◆ Stated exercise A
In the deletion discussion below, what was the result of the debate?

◆ Text section
[BEGIN]

Wikipedia:Articles for deletion/Guo Bingwen
This page is an archive of the discussion about the proposed deletion of the article below. This page is no longer live. Further comments should be made on the article's talk page rather than here so that this page is preserved as an historic record.
The result of the debate was keep. Joyous 16:14, Feb 27, 2005 (UTC)
19 hits on google for Guo Bingwen. [1] Does being the founder of an educational institution make one worthy of inclusion on Wikipedia? GRider\talk 19:24, 15 Feb 2005 (UTC)
- Keep. I would be tempted to vote"merge and redirect" if there were only one relevant destination for the merge. -Sean Curtin 02:44, Feb 16, 2005 (UTC)
- Delete, not notable - under 20 Google hits, article as it stands is un-encyclopaedic. Megan1967 06:20, 16 Feb 2005 (UTC)
- Keep, seems notable from the article. Also note 1510 hits in Chinese, which I don't speak, so no idea how many are relevant. —Korath (Talk) 06:50, Feb 16, 2005 (UTC)

[END]

◆ Stated exercise B
From the records, return the lines unchanged, starting at the line that contains "How long is" and stopping after the line that contains "12001 millimetres".

◆ Items
[BEGIN]

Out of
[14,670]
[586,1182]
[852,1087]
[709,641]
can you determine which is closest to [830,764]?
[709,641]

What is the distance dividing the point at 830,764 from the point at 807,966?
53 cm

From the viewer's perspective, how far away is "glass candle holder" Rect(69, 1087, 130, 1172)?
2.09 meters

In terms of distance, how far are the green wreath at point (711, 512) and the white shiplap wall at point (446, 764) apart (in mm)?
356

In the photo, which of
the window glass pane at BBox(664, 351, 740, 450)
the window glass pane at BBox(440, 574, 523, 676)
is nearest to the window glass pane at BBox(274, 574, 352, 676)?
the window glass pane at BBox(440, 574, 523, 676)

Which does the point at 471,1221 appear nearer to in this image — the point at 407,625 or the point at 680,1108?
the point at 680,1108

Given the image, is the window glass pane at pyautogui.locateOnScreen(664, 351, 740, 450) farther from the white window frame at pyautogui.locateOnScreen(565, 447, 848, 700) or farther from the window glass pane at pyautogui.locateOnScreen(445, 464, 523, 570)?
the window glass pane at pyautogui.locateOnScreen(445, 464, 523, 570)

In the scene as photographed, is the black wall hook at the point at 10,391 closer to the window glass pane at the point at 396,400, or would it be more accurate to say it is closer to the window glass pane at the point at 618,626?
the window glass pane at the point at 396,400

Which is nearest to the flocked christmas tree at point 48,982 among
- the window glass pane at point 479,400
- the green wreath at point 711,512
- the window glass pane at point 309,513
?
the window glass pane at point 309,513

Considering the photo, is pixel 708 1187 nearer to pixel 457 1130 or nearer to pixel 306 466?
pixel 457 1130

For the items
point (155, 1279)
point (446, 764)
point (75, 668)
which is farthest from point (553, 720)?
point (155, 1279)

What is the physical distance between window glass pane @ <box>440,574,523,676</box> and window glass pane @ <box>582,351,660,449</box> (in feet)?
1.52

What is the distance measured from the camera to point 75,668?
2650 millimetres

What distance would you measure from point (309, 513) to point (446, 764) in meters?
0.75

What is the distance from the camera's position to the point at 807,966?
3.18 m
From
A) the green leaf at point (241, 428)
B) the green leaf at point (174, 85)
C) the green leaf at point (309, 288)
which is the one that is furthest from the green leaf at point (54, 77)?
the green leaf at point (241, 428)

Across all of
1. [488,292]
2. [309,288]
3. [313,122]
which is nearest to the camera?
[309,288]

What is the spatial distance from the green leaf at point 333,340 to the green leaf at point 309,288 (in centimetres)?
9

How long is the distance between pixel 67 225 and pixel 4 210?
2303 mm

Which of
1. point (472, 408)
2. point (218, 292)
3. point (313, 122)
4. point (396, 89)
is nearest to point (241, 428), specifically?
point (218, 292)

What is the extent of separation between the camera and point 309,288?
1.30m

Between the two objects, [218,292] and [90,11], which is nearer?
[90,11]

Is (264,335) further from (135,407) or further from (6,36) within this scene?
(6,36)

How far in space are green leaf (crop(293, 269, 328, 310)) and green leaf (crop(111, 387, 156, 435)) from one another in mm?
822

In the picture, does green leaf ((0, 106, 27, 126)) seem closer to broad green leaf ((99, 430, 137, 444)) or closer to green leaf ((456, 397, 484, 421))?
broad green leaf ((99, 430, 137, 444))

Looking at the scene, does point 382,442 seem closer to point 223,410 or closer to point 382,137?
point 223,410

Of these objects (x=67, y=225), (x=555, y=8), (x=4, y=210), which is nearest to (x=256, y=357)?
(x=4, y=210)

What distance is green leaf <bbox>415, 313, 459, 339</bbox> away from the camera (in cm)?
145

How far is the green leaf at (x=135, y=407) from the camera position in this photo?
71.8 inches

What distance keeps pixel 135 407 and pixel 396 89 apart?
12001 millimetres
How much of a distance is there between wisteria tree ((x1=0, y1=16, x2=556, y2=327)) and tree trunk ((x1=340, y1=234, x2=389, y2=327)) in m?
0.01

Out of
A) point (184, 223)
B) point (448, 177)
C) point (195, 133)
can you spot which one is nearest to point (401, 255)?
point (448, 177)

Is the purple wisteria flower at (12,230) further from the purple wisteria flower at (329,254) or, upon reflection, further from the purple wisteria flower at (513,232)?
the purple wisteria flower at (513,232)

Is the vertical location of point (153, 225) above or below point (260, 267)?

[END]

◆ Exercise response A
Keep.

◆ Exercise response B
How long is the distance between pixel 67 225 and pixel 4 210?
2303 mm

Which of
1. point (472, 408)
2. point (218, 292)
3. point (313, 122)
4. point (396, 89)
is nearest to point (241, 428), specifically?
point (218, 292)

What is the extent of separation between the camera and point 309,288?
1.30m

Between the two objects, [218,292] and [90,11], which is nearer?
[90,11]

Is (264,335) further from (135,407) or further from (6,36) within this scene?
(6,36)

How far in space are green leaf (crop(293, 269, 328, 310)) and green leaf (crop(111, 387, 156, 435)) from one another in mm?
822

In the picture, does green leaf ((0, 106, 27, 126)) seem closer to broad green leaf ((99, 430, 137, 444)) or closer to green leaf ((456, 397, 484, 421))?
broad green leaf ((99, 430, 137, 444))

Looking at the scene, does point 382,442 seem closer to point 223,410 or closer to point 382,137?
point 223,410

Of these objects (x=67, y=225), (x=555, y=8), (x=4, y=210), which is nearest to (x=256, y=357)?
(x=4, y=210)

What distance is green leaf <bbox>415, 313, 459, 339</bbox> away from the camera (in cm)?
145

How far is the green leaf at (x=135, y=407) from the camera position in this photo?
71.8 inches

What distance keeps pixel 135 407 and pixel 396 89 apart?
12001 millimetres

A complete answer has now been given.